HOLYFIELD I MERCER W POKAZÓWCE?
W lutym w Republice Południowej Afryki może dojść do pokazowego pojedynku w wadze ciężkiej pomiędzy Evanderem Holyfieldem (44-10-2, 29 KO) a Rayem Mercerem (36-7-1, 26 KO). Poprzez organizację bokserskiej gali grupa Showpony Promotions chce złożyć hołd Nelsonowi Mandeli. Zawody miałyby się odbyć 2 lutego, a więc tego samego dnia, którego w 1990 roku prezydent F. W. de Klerk ogłosił, że po 27 latach Mandela opuści więzienie na wyspie Robben.
Gala nie odbędzie się jednak na wyspie, a w Kapsztadzie lub Johannesburgu.
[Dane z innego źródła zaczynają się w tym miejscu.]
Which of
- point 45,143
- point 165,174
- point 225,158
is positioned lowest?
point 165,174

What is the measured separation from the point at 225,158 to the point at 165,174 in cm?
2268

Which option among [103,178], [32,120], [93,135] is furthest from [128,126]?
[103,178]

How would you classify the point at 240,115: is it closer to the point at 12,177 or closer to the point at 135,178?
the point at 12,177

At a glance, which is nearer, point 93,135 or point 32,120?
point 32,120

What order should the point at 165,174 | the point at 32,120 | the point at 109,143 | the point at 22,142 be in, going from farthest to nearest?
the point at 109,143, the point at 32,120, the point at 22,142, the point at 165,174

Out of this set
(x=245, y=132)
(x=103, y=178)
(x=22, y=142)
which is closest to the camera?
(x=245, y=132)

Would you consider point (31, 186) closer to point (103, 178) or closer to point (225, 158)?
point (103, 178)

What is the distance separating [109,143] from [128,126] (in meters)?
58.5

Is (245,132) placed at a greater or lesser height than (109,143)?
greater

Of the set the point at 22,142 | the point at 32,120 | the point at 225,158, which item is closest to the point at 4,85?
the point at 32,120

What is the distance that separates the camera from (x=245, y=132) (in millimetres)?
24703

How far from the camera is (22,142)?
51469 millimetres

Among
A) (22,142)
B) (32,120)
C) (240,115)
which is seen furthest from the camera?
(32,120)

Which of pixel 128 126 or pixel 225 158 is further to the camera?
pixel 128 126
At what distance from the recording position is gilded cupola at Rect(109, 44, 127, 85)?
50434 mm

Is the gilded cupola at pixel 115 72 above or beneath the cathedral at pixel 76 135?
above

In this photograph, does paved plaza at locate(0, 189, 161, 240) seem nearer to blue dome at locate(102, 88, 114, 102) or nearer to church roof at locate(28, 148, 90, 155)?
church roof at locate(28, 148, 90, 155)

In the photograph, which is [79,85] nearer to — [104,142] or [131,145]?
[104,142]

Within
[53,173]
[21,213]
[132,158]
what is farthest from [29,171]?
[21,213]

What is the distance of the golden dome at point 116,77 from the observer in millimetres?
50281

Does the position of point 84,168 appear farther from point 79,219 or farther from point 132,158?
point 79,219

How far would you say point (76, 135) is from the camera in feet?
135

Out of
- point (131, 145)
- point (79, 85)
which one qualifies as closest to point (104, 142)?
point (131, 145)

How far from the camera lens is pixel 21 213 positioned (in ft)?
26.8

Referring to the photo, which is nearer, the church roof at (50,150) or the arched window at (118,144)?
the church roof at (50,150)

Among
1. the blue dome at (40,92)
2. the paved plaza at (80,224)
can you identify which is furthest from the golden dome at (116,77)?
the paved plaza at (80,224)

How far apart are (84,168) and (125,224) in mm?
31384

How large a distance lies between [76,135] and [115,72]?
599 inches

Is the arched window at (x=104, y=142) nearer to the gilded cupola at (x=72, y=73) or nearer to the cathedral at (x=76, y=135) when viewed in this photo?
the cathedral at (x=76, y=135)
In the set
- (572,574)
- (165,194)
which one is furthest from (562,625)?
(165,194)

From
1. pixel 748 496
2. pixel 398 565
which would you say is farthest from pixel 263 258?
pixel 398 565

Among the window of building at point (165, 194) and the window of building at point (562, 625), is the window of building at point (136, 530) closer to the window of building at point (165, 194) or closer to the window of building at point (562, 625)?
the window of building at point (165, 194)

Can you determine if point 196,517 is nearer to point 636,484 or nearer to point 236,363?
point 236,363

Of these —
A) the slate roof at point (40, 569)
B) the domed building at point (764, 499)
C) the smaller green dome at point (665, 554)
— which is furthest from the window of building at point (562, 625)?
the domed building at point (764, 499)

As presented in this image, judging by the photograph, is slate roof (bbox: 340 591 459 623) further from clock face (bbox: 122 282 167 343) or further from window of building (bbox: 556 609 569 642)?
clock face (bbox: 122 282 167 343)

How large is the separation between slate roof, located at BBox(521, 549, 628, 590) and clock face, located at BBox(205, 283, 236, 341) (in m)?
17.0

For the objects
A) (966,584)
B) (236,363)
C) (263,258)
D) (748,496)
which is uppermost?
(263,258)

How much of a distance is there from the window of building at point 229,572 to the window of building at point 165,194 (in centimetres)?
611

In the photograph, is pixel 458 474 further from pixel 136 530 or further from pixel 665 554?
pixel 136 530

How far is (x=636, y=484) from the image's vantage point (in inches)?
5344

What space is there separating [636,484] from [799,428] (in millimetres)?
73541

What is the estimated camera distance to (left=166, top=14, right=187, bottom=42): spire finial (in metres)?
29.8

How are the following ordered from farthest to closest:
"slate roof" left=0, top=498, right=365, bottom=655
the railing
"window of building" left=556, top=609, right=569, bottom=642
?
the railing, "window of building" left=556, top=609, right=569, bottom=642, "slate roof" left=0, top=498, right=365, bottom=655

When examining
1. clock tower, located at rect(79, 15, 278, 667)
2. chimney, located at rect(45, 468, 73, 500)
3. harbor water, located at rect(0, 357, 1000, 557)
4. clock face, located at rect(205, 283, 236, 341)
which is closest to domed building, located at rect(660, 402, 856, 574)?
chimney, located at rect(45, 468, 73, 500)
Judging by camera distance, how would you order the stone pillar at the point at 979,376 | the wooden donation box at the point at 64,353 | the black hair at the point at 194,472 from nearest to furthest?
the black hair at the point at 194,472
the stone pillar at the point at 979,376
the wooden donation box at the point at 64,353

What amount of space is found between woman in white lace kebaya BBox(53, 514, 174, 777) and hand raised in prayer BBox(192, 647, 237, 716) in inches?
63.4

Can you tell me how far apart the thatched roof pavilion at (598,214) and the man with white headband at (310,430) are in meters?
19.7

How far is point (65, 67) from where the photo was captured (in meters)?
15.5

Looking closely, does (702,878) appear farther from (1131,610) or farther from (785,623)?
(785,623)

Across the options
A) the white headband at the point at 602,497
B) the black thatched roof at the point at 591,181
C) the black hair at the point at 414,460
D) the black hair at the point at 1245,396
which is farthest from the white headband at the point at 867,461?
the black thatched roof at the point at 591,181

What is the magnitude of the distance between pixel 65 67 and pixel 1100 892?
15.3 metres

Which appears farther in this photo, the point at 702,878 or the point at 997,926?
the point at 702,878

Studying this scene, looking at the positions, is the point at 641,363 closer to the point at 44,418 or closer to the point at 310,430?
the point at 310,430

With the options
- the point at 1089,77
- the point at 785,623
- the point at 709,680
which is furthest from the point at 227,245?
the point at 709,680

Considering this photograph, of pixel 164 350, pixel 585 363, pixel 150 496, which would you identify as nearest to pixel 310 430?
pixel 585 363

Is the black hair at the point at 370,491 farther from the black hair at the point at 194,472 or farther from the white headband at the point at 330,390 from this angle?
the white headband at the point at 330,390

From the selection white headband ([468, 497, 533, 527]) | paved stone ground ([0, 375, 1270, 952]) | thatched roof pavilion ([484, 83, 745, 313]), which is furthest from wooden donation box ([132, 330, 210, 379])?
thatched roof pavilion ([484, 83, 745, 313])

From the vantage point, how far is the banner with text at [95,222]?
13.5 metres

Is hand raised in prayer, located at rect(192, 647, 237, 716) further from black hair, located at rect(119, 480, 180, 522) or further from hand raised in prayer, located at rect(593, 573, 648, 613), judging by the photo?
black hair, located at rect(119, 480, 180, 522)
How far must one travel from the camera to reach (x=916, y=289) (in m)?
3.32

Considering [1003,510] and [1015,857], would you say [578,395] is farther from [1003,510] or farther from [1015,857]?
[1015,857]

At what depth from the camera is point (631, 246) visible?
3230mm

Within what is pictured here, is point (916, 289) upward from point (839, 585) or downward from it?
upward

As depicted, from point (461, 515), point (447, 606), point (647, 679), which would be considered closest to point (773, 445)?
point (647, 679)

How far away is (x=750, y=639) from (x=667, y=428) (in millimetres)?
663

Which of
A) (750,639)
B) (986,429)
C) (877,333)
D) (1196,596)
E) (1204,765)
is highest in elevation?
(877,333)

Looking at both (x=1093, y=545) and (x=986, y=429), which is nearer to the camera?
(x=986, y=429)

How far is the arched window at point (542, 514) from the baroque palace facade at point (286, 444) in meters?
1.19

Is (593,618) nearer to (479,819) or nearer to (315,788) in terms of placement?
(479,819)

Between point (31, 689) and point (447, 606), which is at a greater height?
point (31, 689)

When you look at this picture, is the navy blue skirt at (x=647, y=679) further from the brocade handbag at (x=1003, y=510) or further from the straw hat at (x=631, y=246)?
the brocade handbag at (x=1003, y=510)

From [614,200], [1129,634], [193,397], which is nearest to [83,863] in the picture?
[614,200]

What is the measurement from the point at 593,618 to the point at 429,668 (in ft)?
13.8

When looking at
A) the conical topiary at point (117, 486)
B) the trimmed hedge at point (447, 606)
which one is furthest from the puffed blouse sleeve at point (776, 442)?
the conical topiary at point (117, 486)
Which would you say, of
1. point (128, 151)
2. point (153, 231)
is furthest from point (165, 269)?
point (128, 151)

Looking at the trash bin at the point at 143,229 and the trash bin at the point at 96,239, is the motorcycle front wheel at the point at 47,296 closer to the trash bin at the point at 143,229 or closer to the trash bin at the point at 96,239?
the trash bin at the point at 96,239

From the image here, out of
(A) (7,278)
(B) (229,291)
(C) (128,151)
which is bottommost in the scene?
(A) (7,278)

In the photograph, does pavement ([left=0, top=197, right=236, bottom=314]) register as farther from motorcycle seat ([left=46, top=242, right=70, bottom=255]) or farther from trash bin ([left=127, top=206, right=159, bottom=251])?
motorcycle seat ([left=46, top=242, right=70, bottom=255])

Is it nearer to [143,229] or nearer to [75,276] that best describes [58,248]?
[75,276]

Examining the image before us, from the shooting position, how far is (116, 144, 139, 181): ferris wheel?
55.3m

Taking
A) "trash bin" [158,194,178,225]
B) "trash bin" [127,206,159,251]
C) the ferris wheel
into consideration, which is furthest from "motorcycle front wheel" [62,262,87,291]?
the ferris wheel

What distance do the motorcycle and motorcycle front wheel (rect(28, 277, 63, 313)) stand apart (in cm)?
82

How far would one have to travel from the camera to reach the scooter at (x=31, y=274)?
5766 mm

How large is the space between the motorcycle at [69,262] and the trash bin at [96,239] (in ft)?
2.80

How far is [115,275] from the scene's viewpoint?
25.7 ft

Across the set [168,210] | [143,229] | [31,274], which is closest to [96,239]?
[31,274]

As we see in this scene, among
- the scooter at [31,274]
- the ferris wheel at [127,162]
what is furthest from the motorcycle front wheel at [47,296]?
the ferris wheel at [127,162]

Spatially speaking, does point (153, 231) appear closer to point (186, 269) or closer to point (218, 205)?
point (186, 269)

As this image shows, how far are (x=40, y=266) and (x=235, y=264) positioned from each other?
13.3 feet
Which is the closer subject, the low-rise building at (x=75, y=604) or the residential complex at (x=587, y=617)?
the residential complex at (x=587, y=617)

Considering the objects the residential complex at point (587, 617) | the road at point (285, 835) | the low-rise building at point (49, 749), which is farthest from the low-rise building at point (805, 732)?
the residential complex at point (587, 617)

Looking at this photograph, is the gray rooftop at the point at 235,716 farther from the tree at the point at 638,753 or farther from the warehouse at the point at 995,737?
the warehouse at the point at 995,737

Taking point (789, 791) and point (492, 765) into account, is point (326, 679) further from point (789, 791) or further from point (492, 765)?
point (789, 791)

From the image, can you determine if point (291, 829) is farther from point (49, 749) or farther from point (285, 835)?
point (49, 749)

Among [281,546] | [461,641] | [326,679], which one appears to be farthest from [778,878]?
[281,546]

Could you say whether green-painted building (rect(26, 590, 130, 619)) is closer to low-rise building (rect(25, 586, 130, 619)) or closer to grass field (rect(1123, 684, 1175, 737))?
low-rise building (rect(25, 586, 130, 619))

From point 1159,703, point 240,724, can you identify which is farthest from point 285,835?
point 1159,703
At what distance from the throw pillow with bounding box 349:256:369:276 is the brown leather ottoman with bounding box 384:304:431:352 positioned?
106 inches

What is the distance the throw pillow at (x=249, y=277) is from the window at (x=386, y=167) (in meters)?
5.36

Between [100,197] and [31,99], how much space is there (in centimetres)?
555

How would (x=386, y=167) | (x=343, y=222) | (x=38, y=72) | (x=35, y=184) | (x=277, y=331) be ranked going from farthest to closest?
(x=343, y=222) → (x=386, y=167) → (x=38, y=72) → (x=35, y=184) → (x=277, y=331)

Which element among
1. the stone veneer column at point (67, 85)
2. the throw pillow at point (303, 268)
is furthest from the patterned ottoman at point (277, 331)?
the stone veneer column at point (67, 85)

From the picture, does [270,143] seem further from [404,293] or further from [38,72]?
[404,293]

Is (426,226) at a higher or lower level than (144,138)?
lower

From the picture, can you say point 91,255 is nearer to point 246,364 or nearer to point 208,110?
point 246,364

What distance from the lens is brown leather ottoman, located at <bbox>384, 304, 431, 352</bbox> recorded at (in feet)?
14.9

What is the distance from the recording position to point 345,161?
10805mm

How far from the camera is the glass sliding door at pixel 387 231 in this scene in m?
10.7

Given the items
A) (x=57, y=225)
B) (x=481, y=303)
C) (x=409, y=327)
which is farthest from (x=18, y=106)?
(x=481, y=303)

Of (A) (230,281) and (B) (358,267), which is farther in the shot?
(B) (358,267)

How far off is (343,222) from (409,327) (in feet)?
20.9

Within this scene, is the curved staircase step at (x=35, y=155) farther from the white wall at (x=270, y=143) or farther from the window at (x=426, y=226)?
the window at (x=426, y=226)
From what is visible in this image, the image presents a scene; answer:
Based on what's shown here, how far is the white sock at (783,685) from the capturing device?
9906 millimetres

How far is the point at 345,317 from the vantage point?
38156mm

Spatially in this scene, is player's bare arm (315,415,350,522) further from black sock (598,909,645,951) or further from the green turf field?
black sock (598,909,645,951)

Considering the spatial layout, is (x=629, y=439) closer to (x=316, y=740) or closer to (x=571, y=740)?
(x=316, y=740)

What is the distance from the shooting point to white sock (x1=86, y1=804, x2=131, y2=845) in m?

Niewykluczone też, że pokazową walkę stoczy świetnie znany polskim kibicom z pojedynków z Andrzejem Gołotą i Tomaszem Adamkiem Michael Grant (48-4, 36 KO). Organizatorzy zapewniają jednak, że na towarzyskich spotkaniach się nie skończy. Podczas gali kolejną zawodową walkę ma stoczyć były mistrz Europy w wadze półśredniej Matthew Hatton (42-6-2, 16 KO).
Jak wygra Mercer to Lennox Lewis musi mu dać rewanż za kontrowersyjną wygraną z poprzedniego tysiąclecia!!! Inaczej nie będzie nigdy traktowany jak poważny mistrz.
To jest eliminator do pasa WBC. I teraz wiadomo dlaczego Vitali rozważa koniec kariery.
Czy na prawdę aż tak cięzko było o tym pomyśleć podczas planowania wielkiego rewanżu Andrzeja z Riddickiem?
Jak widać jedni wolą zrobić genialne widowisko na skalę światową z delikatnym dystansem inni zaś godnego wyłącznie pożałowania gniota, z którego już teraz wszyscy drwią.
Szkoda, wielka szkoda...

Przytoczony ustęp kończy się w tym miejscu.